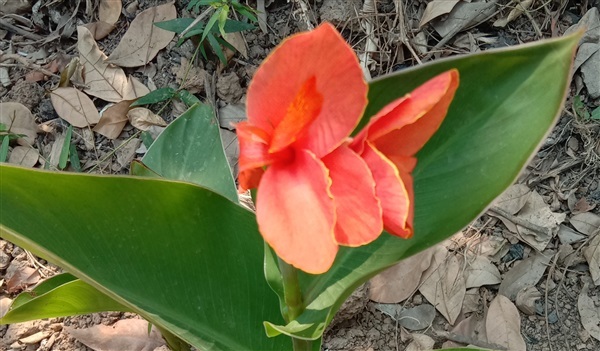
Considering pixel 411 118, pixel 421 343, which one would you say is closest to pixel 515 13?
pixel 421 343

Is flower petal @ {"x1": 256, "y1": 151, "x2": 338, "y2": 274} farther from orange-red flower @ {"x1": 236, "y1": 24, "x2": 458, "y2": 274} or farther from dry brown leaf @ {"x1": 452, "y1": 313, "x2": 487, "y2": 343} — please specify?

━━━━━━━━━━━━━━━━━━━━━━━━━━━━━━

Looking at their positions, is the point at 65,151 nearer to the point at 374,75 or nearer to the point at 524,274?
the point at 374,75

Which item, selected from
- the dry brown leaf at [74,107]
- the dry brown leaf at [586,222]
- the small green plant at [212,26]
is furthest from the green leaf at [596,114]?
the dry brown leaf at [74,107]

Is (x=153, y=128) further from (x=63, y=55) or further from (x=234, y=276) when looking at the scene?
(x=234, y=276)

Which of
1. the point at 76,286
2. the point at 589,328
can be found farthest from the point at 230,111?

━━━━━━━━━━━━━━━━━━━━━━━━━━━━━━

**What to produce:** Format the lines of the material between the line containing "Is (x=153, y=128)" and the line containing "can be found", inclusive, as a JSON list of strings with one string per line and blank lines omitted.

**Written response:**
[
  "Is (x=153, y=128) further from (x=63, y=55) or further from (x=234, y=276) when looking at the scene?",
  "(x=234, y=276)",
  "Which of",
  "1. the point at 76,286",
  "2. the point at 589,328",
  "can be found farthest from the point at 230,111?"
]